XHTML+Voice
XHTML+Voice (commonly X+V) is an XML language for describing multimodal user interfaces. The two essential modalities are visual and auditory. Visual interaction is defined like most current web pages via XHTML. Auditory components are defined by a subset of Voice XML. Interfacing the voice and visual components of X+V documents is accomplished through a combination of ECMAScript, JavaScript, and XML events.
Voice input
Voice input or speech recognition is based on grammars that define the set of possible input text. In contrast to a probabilistic approach employed by popular software packages such as Dragon Naturally Speaking, the grammar based approach provides the recognizer with important contextual information that significantly boosts recognition accuracy. The specific formats for grammars include JSGF.
Voice output
Voice output or speech synthesis can read any string at virtually any time. Pitch, volume, and other charactaristics can be customized using CSS and Speech Synthesis Markup Language (SSML) however the Opera browser doesn't currently support all these features.
MIME types
The recommended MIME type for any X+V document is application/xhtml+voice+xml. The Opera browser will also interpret X+V documents served as text/xml. Since most web servers associate the .xml extention with text/xml, an xml extension is a fairly safe way of making your static X+V document files browsable.
X+V-enabled browsers
The most commonly used X+V browser is the Opera browser. Users of the Opera browser can enable X+V support through steps described at http://www.opera.com/voice/. Voice is not yet supported in Opera Mini or on platforms other than Windows.

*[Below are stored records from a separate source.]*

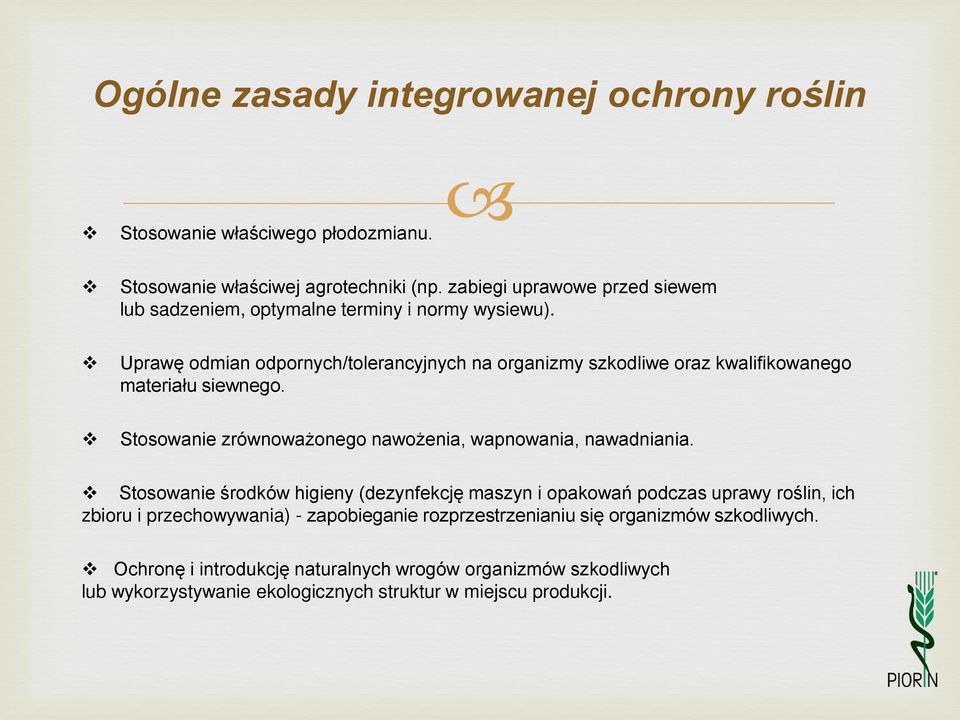 Uprawę odmian odpornych/tolerancyjnych na organizmy szkodliwe oraz kwalifikowanego materiału siewnego. Stosowanie zrównoważonego nawożenia, wapnowania, nawadniania.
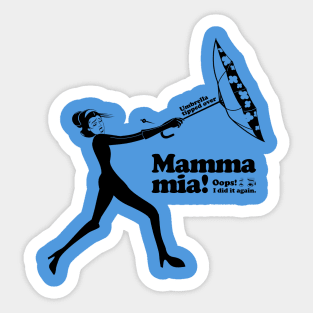 Mamma mia “Umbrella tipped over”2 Sticker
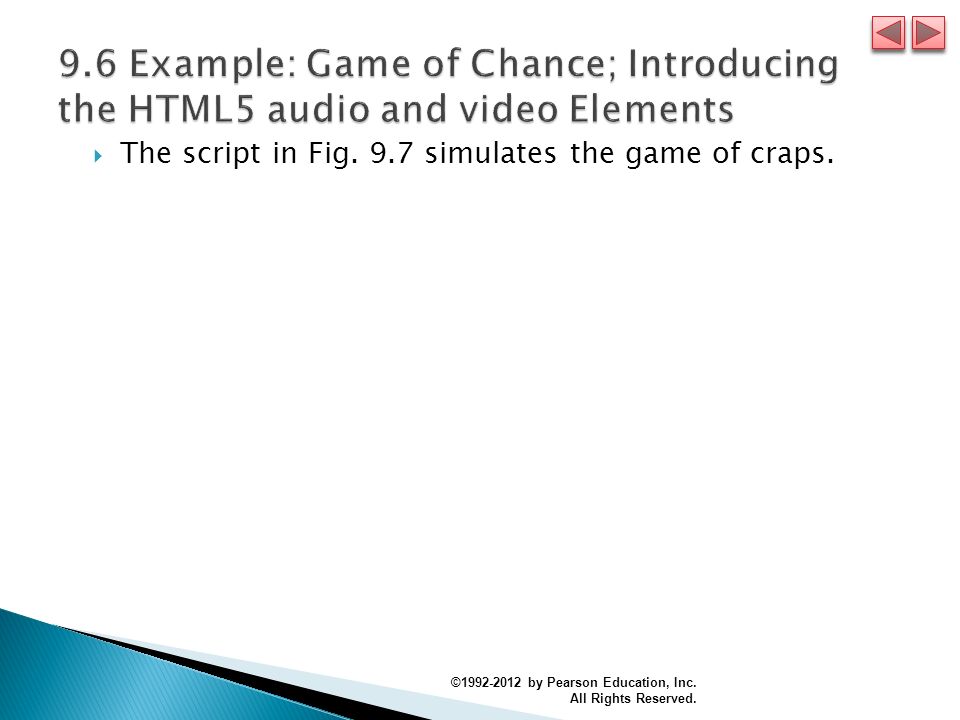  The script in Fig. 9.7 simulates the game of craps.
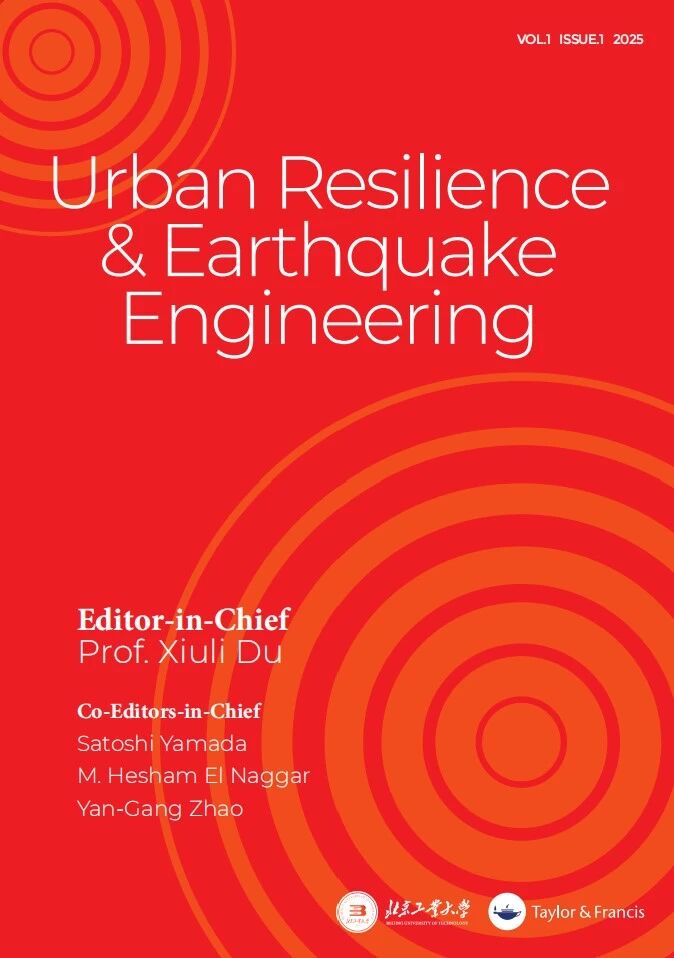 城市韧性与地震工程（英文）（Urban Resilience & Earthquake Engineering）（国际刊号）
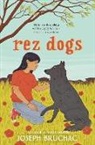 Joseph Bruchac - Rez Dogs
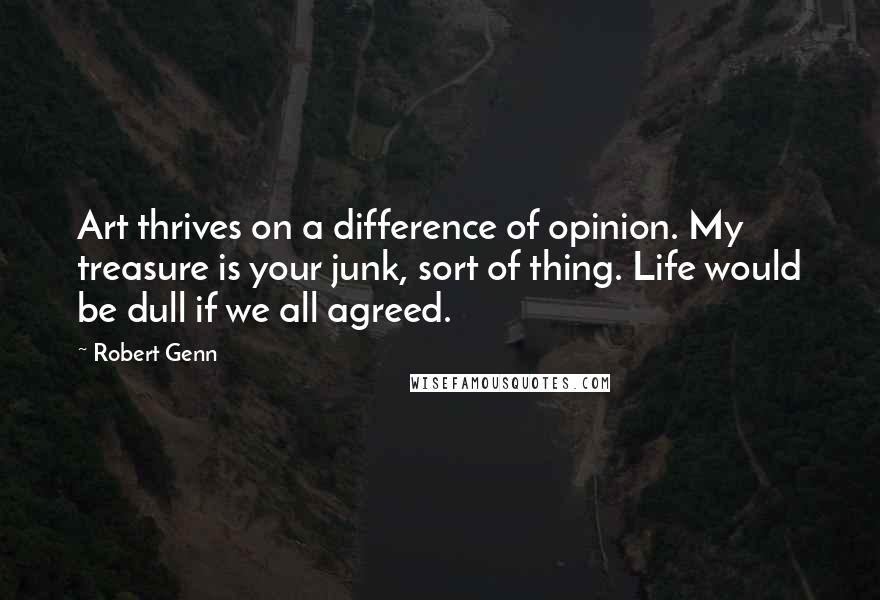 Robert Genn Quotes: Art thrives on a difference of opinion. My treasure is your junk, sort of thing. Life would be dull if we all agreed.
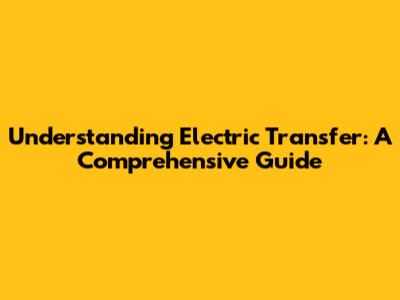 Understanding Electric Transfer: A Comprehensive Guide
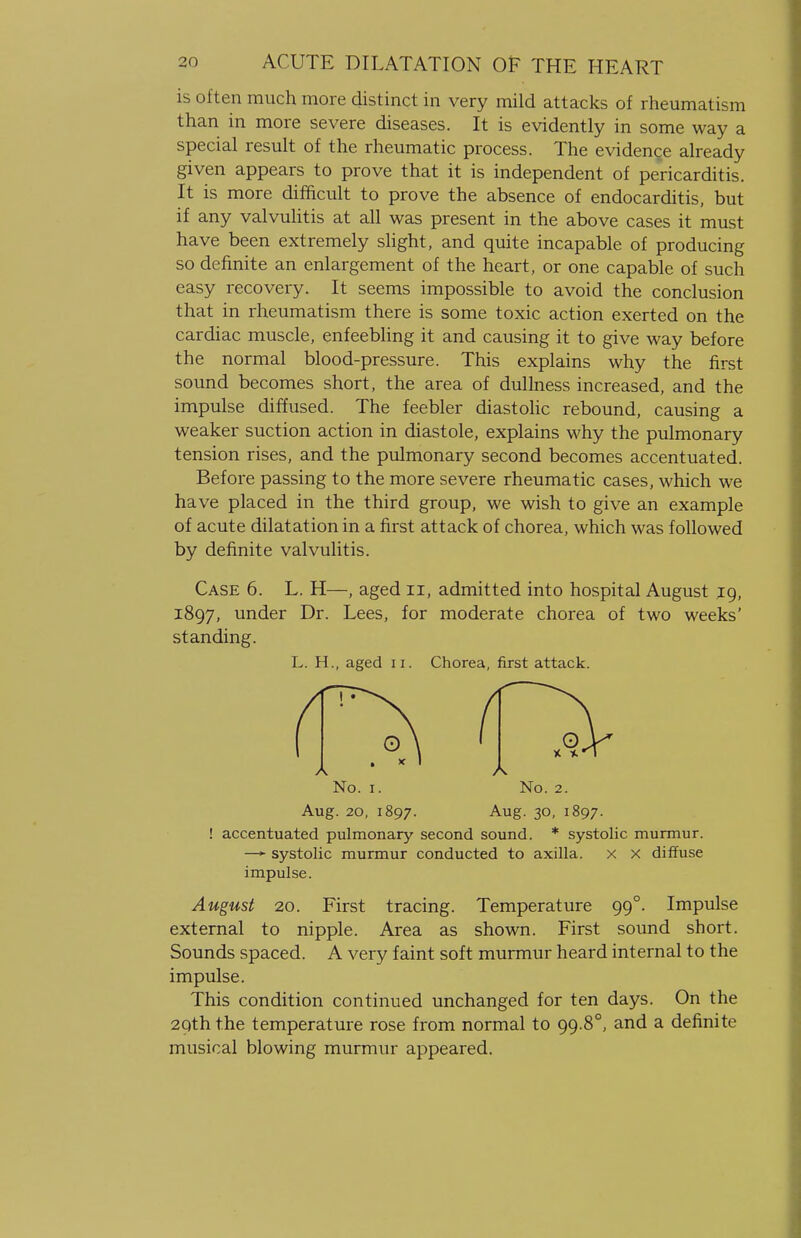 is often much more distinct in very mild attacks of rheumatism than in more severe diseases. It is evidently in some way a special result of the rheumatic process. The evidence already given appears to prove that it is independent of pericarditis. It is more difficult to prove the absence of endocarditis, but if any valvulitis at all was present in the above cases it must have been extremely slight, and quite incapable of producing so definite an enlargement of the heart, or one capable of such easy recovery. It seems impossible to avoid the conclusion that in rheumatism there is some toxic action exerted on the cardiac muscle, enfeebling it and causing it to give way before the normal blood-pressure. This explains why the first sound becomes short, the area of dullness increased, and the impulse diffused. The feebler diastolic rebound, causing a weaker suction action in diastole, explains why the pulmonary tension rises, and the pulmonary second becomes accentuated. Before passing to the more severe rheumatic cases, which we have placed in the third group, we wish to give an example of acute dilatation in a first attack of chorea, which was followed by definite valvulitis. Case 6. L. H—, aged n, admitted into hospital August jg, 1897, under Dr. Lees, for moderate chorea of two weeks' standing. L. H., aged n. Chorea, first attack. No. 1. No. 2. Aug. 20, 1897. Aug. 30, 1897. ! accentuated pulmonary second sound. * systolic murmur. —► systolic murmur conducted to axilla, x x diffuse impulse. August 20. First tracing. Temperature 99°. Impulse external to nipple. Area as shown. First sound short. Sounds spaced. A very faint soft murmur heard internal to the impulse. This condition continued unchanged for ten days. On the 29th the temperature rose from normal to 99.80, and a definite musical blowing murmur appeared.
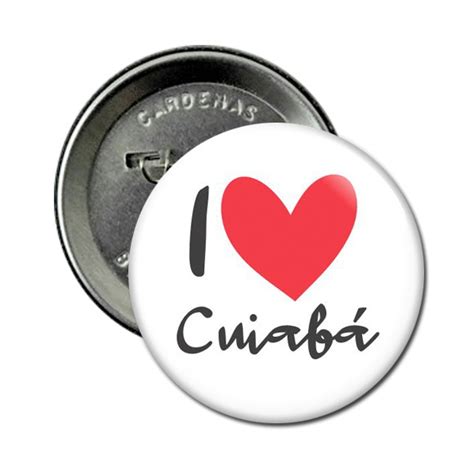 I Love Cuiabá Loja N bottons Elo7 Produtos Especiais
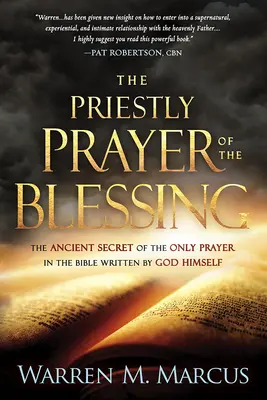 Das priesterliche Gebet des Segens: Das uralte Geheimnis des einzigen Gebetes in der Bibel, das von Gott selbst geschrieben wurde - The Priestly Prayer of the Blessing: The Ancient Secret of the Only Prayer in the Bible Written by God Himself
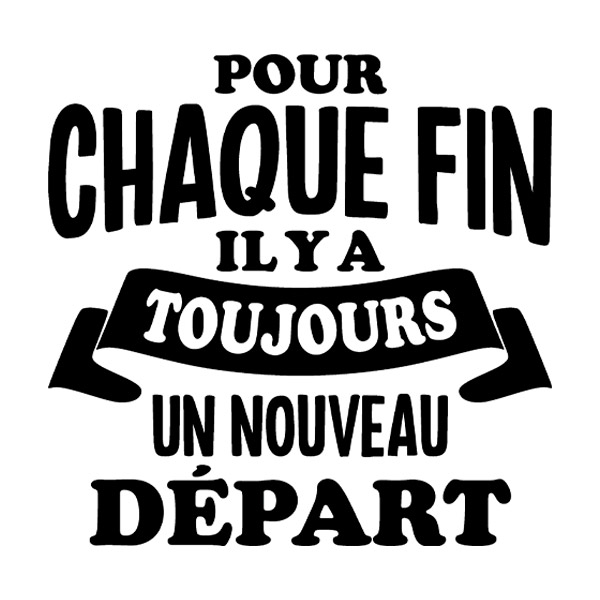 Stickers muraux: Pour chaque fin il y a toujours un nouveau depart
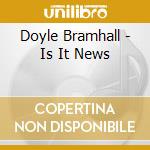 Doyle Bramhall - Is It News cd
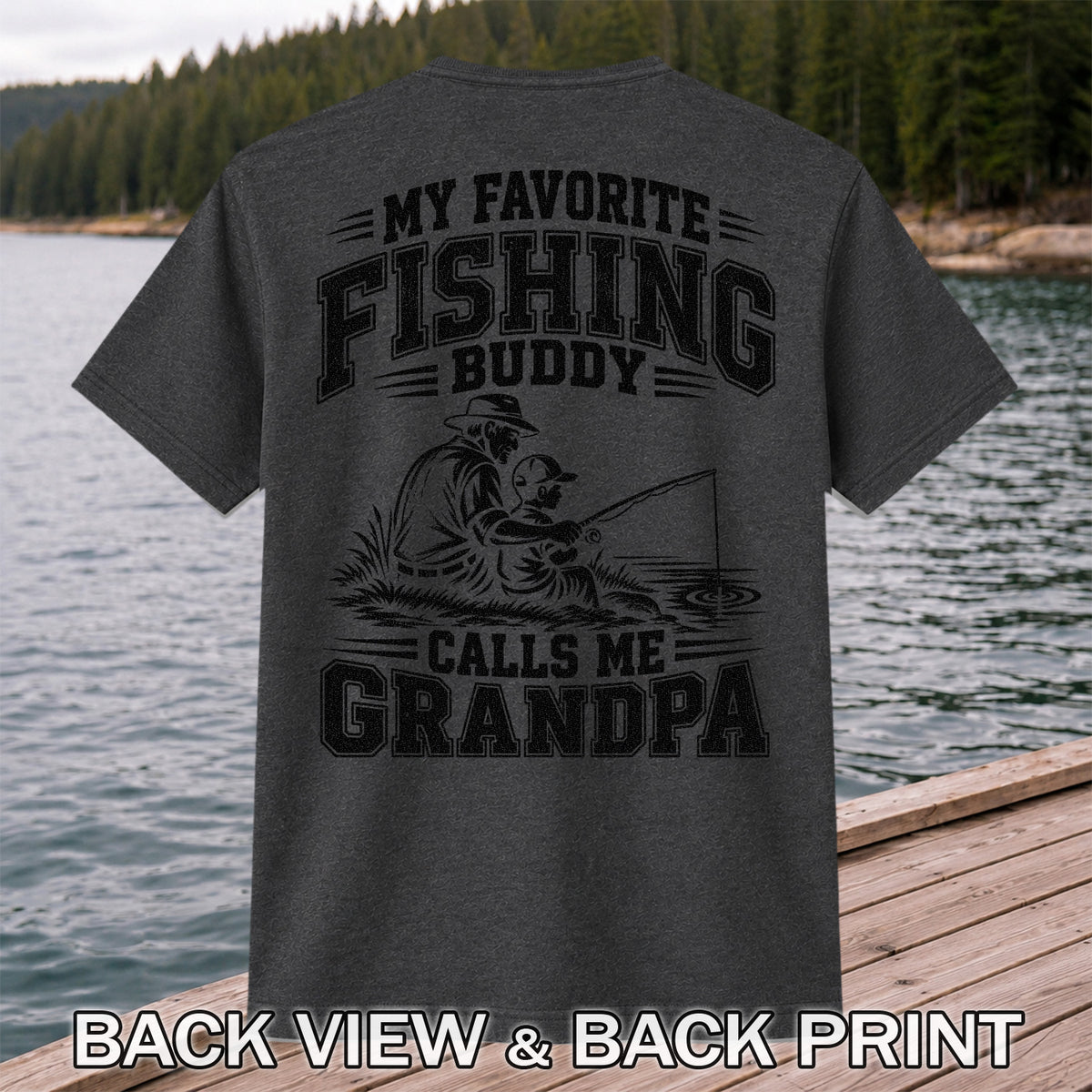 My Favorite Fishing Buddy Calls Me Grandpa T-Shirt | Back Print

Detecting support for X+V is best done from the server by checking the HTTP header "Accept" for the MIME type application/xhtml+voice+xml. Here is some PHP code that returns "true" if and only if the requesting browser supports XHTML+Voice:
<?php /* The following script echoes "true" if and only if the requesting browser supports XHTML+Voice. */ $accept = $_SERVER['HTTP_ACCEPT']; if ($accept) // if the "Accept" header was specified by the browser { // if the browser does not accept XHTML+Voice if (strpos($accept,"application/xhtml+voice+xml")===false) echo "false"; else echo "true"; } else echo "false"; // assume "Accept" not specified implies no X+V support ?>
Related Technology
Speech Application Language Tags(SALT) is a very similar format developed by Microsoft in 2001 to compete with VoiceXML and XHTML+Voice. SALT also provides users with multimodal support including grammar based recognition and speech synthesized output. The advantage SALT has over X+V is the server side support provided by Microsoft products such as the Microsoft Speech Application SDK and Microsoft Speech Server.